Work required: Reproduce the tail of the data exactly. It starts at the line containing "kingdom: Animalia" and runs to the last line.

Records for this exercise:
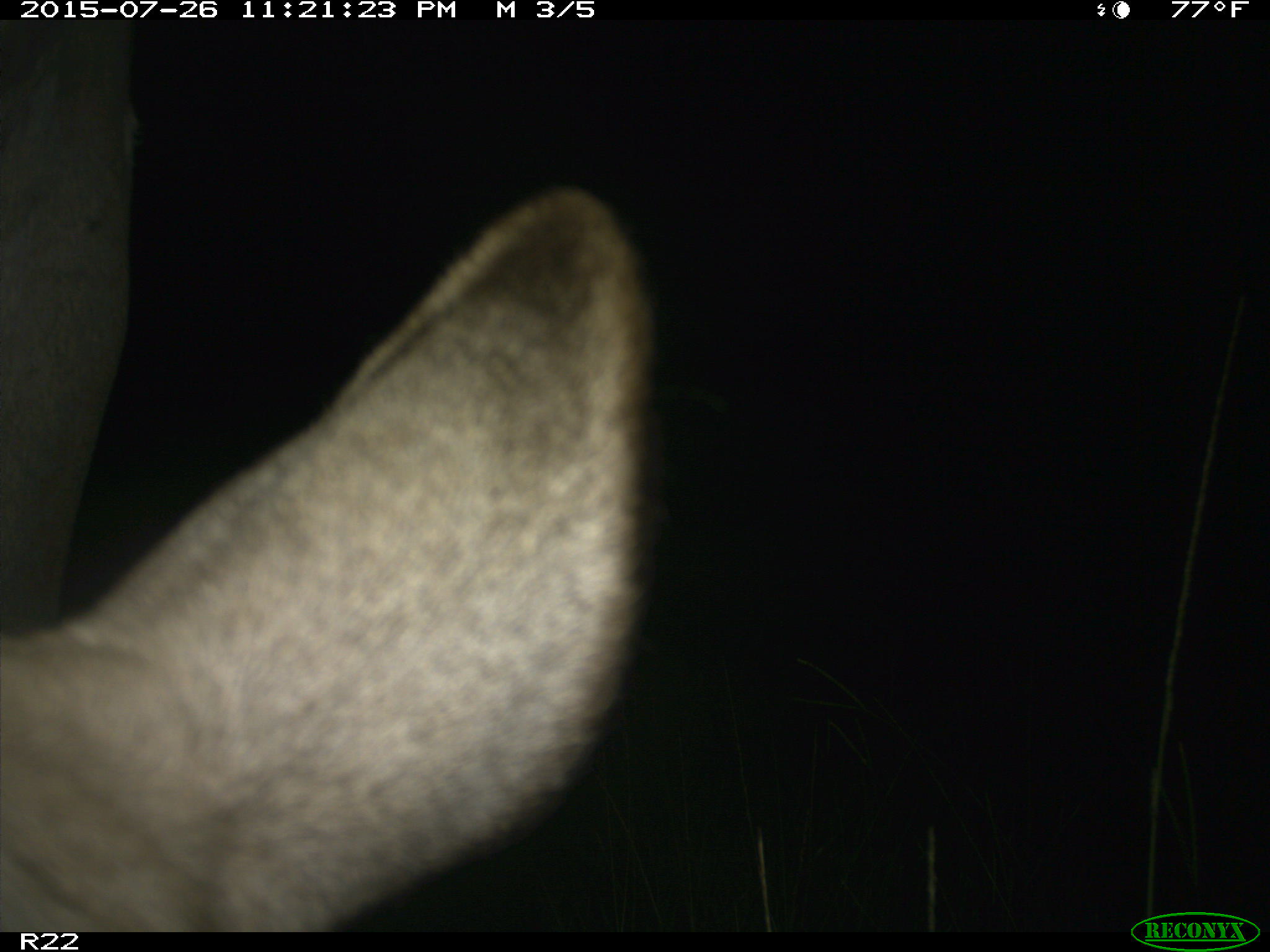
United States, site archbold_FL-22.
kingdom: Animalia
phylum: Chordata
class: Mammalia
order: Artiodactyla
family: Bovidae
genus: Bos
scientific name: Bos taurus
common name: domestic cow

Task answer:
kingdom: Animalia
phylum: Chordata
class: Mammalia
order: Artiodactyla
family: Bovidae
genus: Bos
scientific name: Bos taurus
common name: domestic cow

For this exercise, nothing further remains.